Provided material:
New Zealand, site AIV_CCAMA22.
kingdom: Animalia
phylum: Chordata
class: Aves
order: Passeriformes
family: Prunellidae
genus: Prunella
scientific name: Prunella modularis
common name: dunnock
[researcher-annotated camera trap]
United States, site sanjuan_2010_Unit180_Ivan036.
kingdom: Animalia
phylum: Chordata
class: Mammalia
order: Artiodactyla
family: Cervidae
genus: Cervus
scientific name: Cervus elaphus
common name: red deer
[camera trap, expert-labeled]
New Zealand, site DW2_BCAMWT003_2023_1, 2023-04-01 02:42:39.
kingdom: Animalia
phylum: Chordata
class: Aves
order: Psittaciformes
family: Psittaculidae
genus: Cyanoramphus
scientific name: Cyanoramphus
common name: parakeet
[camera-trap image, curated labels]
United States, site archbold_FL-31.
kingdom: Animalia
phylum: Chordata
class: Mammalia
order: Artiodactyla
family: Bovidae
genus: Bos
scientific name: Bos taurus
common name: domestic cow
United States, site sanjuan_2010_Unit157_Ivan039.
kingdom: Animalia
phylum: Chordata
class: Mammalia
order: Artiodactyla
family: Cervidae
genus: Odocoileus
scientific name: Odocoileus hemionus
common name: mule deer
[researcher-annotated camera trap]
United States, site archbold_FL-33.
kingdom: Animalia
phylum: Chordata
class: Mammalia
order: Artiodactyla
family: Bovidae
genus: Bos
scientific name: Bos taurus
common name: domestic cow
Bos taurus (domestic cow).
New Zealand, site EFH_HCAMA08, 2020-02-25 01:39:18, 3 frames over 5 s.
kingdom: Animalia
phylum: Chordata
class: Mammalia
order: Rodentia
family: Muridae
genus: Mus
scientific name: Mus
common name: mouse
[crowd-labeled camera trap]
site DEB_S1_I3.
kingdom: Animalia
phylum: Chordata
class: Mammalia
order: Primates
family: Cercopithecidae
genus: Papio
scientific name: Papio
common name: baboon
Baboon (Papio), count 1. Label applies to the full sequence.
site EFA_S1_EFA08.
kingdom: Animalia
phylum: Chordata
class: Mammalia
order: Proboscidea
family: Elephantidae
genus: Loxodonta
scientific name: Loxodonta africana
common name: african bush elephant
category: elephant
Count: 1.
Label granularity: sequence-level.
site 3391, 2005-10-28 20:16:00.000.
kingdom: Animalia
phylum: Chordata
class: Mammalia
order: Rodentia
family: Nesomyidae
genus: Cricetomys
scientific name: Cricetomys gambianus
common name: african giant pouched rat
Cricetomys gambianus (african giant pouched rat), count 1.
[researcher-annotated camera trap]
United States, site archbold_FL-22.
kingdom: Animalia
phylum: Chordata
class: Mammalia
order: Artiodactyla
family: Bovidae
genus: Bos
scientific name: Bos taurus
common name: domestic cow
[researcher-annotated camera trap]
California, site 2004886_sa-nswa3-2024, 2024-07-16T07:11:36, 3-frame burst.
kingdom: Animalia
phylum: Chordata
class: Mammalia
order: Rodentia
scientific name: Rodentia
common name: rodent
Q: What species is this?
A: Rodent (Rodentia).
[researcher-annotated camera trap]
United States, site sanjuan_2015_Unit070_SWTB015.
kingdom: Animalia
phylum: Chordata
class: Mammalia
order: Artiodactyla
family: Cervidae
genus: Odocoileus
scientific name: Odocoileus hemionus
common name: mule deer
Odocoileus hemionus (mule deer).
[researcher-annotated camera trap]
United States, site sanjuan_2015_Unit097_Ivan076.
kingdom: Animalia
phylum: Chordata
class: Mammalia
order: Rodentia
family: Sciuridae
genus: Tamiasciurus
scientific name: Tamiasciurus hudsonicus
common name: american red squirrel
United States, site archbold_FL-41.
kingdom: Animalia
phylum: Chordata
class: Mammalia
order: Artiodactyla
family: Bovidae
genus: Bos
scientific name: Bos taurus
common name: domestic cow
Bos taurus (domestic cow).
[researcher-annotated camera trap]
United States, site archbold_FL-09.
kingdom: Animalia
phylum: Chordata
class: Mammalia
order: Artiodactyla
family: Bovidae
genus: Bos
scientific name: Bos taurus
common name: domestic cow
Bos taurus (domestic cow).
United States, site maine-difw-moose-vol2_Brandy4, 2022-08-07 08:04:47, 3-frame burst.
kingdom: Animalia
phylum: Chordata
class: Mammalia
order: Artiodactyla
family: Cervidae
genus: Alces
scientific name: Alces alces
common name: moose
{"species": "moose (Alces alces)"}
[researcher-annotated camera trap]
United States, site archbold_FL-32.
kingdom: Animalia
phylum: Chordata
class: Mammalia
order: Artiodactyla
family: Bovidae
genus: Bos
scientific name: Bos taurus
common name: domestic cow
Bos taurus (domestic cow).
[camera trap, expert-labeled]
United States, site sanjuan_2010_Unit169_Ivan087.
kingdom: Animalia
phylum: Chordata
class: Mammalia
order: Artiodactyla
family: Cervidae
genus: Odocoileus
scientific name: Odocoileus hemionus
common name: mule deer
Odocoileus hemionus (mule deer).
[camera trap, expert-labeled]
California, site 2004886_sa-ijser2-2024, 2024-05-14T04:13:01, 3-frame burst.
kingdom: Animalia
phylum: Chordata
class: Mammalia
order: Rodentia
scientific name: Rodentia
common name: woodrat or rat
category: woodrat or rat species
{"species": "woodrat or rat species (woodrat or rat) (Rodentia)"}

Problem to solve:
Output the complete data verbatim.

Exercise result:
New Zealand, site AIV_CCAMA22.
kingdom: Animalia
phylum: Chordata
class: Aves
order: Passeriformes
family: Prunellidae
genus: Prunella
scientific name: Prunella modularis
common name: dunnock
[researcher-annotated camera trap]
United States, site sanjuan_2010_Unit180_Ivan036.
kingdom: Animalia
phylum: Chordata
class: Mammalia
order: Artiodactyla
family: Cervidae
genus: Cervus
scientific name: Cervus elaphus
common name: red deer
[camera trap, expert-labeled]
New Zealand, site DW2_BCAMWT003_2023_1, 2023-04-01 02:42:39.
kingdom: Animalia
phylum: Chordata
class: Aves
order: Psittaciformes
family: Psittaculidae
genus: Cyanoramphus
scientific name: Cyanoramphus
common name: parakeet
[camera-trap image, curated labels]
United States, site archbold_FL-31.
kingdom: Animalia
phylum: Chordata
class: Mammalia
order: Artiodactyla
family: Bovidae
genus: Bos
scientific name: Bos taurus
common name: domestic cow
United States, site sanjuan_2010_Unit157_Ivan039.
kingdom: Animalia
phylum: Chordata
class: Mammalia
order: Artiodactyla
family: Cervidae
genus: Odocoileus
scientific name: Odocoileus hemionus
common name: mule deer
[researcher-annotated camera trap]
United States, site archbold_FL-33.
kingdom: Animalia
phylum: Chordata
class: Mammalia
order: Artiodactyla
family: Bovidae
genus: Bos
scientific name: Bos taurus
common name: domestic cow
Bos taurus (domestic cow).
New Zealand, site EFH_HCAMA08, 2020-02-25 01:39:18, 3 frames over 5 s.
kingdom: Animalia
phylum: Chordata
class: Mammalia
order: Rodentia
family: Muridae
genus: Mus
scientific name: Mus
common name: mouse
[crowd-labeled camera trap]
site DEB_S1_I3.
kingdom: Animalia
phylum: Chordata
class: Mammalia
order: Primates
family: Cercopithecidae
genus: Papio
scientific name: Papio
common name: baboon
Baboon (Papio), count 1. Label applies to the full sequence.
site EFA_S1_EFA08.
kingdom: Animalia
phylum: Chordata
class: Mammalia
order: Proboscidea
family: Elephantidae
genus: Loxodonta
scientific name: Loxodonta africana
common name: african bush elephant
category: elephant
Count: 1.
Label granularity: sequence-level.
site 3391, 2005-10-28 20:16:00.000.
kingdom: Animalia
phylum: Chordata
class: Mammalia
order: Rodentia
family: Nesomyidae
genus: Cricetomys
scientific name: Cricetomys gambianus
common name: african giant pouched rat
Cricetomys gambianus (african giant pouched rat), count 1.
[researcher-annotated camera trap]
United States, site archbold_FL-22.
kingdom: Animalia
phylum: Chordata
class: Mammalia
order: Artiodactyla
family: Bovidae
genus: Bos
scientific name: Bos taurus
common name: domestic cow
[researcher-annotated camera trap]
California, site 2004886_sa-nswa3-2024, 2024-07-16T07:11:36, 3-frame burst.
kingdom: Animalia
phylum: Chordata
class: Mammalia
order: Rodentia
scientific name: Rodentia
common name: rodent
Q: What species is this?
A: Rodent (Rodentia).
[researcher-annotated camera trap]
United States, site sanjuan_2015_Unit070_SWTB015.
kingdom: Animalia
phylum: Chordata
class: Mammalia
order: Artiodactyla
family: Cervidae
genus: Odocoileus
scientific name: Odocoileus hemionus
common name: mule deer
Odocoileus hemionus (mule deer).
[researcher-annotated camera trap]
United States, site sanjuan_2015_Unit097_Ivan076.
kingdom: Animalia
phylum: Chordata
class: Mammalia
order: Rodentia
family: Sciuridae
genus: Tamiasciurus
scientific name: Tamiasciurus hudsonicus
common name: american red squirrel
United States, site archbold_FL-41.
kingdom: Animalia
phylum: Chordata
class: Mammalia
order: Artiodactyla
family: Bovidae
genus: Bos
scientific name: Bos taurus
common name: domestic cow
Bos taurus (domestic cow).
[researcher-annotated camera trap]
United States, site archbold_FL-09.
kingdom: Animalia
phylum: Chordata
class: Mammalia
order: Artiodactyla
family: Bovidae
genus: Bos
scientific name: Bos taurus
common name: domestic cow
Bos taurus (domestic cow).
United States, site maine-difw-moose-vol2_Brandy4, 2022-08-07 08:04:47, 3-frame burst.
kingdom: Animalia
phylum: Chordata
class: Mammalia
order: Artiodactyla
family: Cervidae
genus: Alces
scientific name: Alces alces
common name: moose
{"species": "moose (Alces alces)"}
[researcher-annotated camera trap]
United States, site archbold_FL-32.
kingdom: Animalia
phylum: Chordata
class: Mammalia
order: Artiodactyla
family: Bovidae
genus: Bos
scientific name: Bos taurus
common name: domestic cow
Bos taurus (domestic cow).
[camera trap, expert-labeled]
United States, site sanjuan_2010_Unit169_Ivan087.
kingdom: Animalia
phylum: Chordata
class: Mammalia
order: Artiodactyla
family: Cervidae
genus: Odocoileus
scientific name: Odocoileus hemionus
common name: mule deer
Odocoileus hemionus (mule deer).
[camera trap, expert-labeled]
California, site 2004886_sa-ijser2-2024, 2024-05-14T04:13:01, 3-frame burst.
kingdom: Animalia
phylum: Chordata
class: Mammalia
order: Rodentia
scientific name: Rodentia
common name: woodrat or rat
category: woodrat or rat species
{"species": "woodrat or rat species (woodrat or rat) (Rodentia)"}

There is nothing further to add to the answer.